L’articolo 3 del decreto legge 23 febbraio 2020, n. 6, prevedeva già che, salvo che il fatto non costituisca reato più grave, il mancato rispetto delle disposte misure di contenimento è punito ai sensi dell’articolo 650 del codice penale. Si ricorda a tale proposito che tale disposizione prevede che “chiunque non osserva un provvedimento legalmente dato dall’Autorità per ragione di giustizia o di sicurezza pubblica, o d’ordine pubblico o d’igiene, è punito, se il fatto non costituisce un più grave reato, con l’arresto fino a tre mesi o con l’ammenda fino a 206 euro”. Inoltre la violazione degli obblighi imposti dalle misure a carico dei gestori di pubblici esercizi o di attività commerciali è sanzionata altresì con la chiusura dell’esercizio o dell’attività da 5 a 30 giorni.

:: Materiale fornito ::
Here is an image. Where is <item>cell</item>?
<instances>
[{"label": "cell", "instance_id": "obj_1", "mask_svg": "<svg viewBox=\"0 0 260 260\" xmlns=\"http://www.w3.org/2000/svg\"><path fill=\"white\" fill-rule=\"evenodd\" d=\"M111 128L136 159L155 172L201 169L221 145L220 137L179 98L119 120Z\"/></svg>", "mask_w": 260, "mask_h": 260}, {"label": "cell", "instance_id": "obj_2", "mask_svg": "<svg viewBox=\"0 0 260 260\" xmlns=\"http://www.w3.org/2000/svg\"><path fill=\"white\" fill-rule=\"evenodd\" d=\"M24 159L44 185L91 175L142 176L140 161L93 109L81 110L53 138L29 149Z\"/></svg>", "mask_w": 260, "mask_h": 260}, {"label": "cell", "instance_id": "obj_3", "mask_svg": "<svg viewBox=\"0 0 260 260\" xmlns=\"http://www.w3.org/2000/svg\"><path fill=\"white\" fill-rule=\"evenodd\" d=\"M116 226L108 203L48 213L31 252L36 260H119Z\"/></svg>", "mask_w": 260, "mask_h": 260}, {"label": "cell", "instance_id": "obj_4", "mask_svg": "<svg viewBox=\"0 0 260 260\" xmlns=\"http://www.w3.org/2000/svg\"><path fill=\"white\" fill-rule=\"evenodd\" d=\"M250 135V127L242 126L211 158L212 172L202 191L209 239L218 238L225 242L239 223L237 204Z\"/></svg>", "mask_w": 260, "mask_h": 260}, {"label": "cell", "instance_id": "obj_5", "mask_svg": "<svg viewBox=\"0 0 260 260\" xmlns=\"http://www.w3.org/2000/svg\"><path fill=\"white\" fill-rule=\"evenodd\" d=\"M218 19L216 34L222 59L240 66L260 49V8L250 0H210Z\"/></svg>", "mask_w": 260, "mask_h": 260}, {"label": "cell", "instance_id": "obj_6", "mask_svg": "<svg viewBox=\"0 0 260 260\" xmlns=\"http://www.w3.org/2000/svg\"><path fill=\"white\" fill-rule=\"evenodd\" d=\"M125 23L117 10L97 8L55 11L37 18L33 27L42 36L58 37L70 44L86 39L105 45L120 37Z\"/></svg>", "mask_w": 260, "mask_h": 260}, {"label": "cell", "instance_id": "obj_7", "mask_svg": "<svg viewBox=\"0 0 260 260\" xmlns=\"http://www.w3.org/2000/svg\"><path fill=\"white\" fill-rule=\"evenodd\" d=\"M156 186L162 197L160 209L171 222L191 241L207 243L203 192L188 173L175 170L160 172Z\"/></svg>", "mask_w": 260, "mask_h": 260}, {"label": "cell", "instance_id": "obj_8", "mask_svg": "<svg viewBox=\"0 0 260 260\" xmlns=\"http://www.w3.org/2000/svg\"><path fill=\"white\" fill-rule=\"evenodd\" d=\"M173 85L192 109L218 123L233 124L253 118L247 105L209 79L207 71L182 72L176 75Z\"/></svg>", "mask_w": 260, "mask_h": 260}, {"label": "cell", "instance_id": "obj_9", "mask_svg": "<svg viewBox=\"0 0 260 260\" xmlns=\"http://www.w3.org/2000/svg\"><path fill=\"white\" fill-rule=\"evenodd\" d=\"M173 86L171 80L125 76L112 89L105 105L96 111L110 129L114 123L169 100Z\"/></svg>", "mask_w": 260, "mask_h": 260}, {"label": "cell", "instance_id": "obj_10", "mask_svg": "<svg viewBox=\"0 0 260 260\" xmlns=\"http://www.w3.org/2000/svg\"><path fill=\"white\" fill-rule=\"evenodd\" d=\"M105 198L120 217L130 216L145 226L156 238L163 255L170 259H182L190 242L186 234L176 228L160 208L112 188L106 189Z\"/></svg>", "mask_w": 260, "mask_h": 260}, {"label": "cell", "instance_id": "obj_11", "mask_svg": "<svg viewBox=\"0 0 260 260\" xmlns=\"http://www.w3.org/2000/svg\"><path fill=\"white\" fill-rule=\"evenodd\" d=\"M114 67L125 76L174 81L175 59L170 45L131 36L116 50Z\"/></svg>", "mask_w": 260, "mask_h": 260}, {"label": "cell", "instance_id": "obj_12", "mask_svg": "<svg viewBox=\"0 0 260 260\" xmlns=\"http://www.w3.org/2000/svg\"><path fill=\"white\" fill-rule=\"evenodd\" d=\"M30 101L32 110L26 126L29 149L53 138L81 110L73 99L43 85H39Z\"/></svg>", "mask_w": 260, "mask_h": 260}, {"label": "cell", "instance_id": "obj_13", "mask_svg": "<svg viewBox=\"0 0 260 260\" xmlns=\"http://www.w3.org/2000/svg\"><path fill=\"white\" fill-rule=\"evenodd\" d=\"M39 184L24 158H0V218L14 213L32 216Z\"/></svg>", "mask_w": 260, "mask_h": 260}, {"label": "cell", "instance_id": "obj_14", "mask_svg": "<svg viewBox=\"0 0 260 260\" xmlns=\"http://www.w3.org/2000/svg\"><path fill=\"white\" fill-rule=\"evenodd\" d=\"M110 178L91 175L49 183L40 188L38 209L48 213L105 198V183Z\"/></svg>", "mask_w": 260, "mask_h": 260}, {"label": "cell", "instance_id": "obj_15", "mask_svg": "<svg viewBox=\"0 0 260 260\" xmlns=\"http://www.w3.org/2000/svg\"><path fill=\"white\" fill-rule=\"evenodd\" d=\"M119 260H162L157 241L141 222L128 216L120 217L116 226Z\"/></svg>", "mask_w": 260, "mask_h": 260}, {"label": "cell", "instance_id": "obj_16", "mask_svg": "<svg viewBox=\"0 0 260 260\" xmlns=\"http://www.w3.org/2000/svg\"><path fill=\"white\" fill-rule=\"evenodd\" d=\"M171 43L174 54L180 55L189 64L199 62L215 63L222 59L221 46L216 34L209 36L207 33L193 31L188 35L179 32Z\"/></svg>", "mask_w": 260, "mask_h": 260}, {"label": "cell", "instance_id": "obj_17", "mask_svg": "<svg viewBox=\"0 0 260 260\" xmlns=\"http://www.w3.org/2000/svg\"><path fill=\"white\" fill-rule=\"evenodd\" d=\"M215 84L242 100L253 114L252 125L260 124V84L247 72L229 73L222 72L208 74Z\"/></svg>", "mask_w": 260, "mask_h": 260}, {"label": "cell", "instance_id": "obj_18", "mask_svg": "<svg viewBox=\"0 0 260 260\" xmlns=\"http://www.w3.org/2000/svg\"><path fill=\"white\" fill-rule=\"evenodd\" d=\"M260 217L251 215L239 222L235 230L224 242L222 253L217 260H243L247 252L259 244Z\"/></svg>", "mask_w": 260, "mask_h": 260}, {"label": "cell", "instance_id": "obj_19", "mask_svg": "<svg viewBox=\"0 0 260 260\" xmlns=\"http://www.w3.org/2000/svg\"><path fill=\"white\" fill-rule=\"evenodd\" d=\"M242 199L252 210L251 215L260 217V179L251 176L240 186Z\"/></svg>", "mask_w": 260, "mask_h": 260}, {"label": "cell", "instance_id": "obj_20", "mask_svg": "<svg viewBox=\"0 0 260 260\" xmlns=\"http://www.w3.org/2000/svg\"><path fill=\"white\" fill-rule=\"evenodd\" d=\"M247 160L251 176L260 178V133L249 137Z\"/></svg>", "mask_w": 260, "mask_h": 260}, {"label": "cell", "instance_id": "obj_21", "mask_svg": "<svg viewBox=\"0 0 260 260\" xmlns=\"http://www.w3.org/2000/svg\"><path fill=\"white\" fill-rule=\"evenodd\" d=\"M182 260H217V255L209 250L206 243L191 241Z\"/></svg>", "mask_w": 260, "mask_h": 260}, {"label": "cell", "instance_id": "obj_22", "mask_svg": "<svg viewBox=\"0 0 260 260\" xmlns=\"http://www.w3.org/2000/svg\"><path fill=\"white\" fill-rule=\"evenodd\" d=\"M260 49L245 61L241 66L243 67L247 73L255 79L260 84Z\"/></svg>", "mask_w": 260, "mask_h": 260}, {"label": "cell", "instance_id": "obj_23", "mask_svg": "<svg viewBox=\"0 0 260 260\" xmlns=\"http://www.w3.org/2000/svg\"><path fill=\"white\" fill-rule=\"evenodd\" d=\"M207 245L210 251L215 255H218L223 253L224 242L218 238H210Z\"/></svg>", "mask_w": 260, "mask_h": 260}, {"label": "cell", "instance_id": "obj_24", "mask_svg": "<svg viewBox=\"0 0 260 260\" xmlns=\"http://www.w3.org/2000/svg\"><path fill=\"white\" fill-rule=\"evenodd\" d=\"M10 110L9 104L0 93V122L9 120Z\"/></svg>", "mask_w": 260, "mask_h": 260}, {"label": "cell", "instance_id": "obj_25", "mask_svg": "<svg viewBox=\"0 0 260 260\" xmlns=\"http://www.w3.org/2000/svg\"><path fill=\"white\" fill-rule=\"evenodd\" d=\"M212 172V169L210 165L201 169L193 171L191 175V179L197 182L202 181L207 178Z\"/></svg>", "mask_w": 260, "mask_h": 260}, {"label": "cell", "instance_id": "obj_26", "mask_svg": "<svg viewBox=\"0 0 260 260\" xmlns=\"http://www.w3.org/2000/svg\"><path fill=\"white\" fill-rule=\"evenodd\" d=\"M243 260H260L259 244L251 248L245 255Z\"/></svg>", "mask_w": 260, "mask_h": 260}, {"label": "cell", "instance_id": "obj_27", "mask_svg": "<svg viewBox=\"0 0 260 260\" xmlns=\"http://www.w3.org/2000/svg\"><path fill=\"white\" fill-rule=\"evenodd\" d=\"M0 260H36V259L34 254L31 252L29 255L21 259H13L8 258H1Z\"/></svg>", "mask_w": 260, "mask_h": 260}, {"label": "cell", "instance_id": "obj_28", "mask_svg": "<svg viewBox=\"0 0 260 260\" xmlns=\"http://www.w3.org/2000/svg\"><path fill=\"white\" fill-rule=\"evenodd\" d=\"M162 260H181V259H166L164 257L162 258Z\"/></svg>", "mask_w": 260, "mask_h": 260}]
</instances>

:: Attività da svolgere ::
A) Traduci in inglese questa frase del testo sulle sanzioni per le misure di contenimento: «Inoltre la violazione degli obblighi imposti dalle misure a carico dei gestori di pubblici esercizi o di attività commerciali è sanzionata altresì con la chiusura dell’esercizio o dell’attività da 5 a 30 giorni.»
B) Prosegui il testo sulle sanzioni per le misure di contenimento a partire dalla sua ultima frase.
Le righe riportate sopra non sono necessarie.

:: Risultati attesi ::
A) Furthermore, violating the obligations that the measures impose on operators of public establishments or commercial activities is also punished with closure of the establishment or activity for 5 to 30 days.

B)
Chi dichiara il falso nell’autocertificazione
Dichiarare il falso nell’autocertificazione necessaria per spostarsi è reato di falsa attestazione a un pubblico ufficiale: la pena va da uno a sei anni di reclusione. È previsto l’arresto facoltativo in flagranza e la procedibilità è d’ufficio. A questo reato si aggiunge anche la fattispecie di cui all’articolo 650 del Codice penale che punisce con l’arresto fino a tre mesi o con l’ammenda fino a 206 euro chi viola i provvedimenti che vietano di spostarsi senza motivo.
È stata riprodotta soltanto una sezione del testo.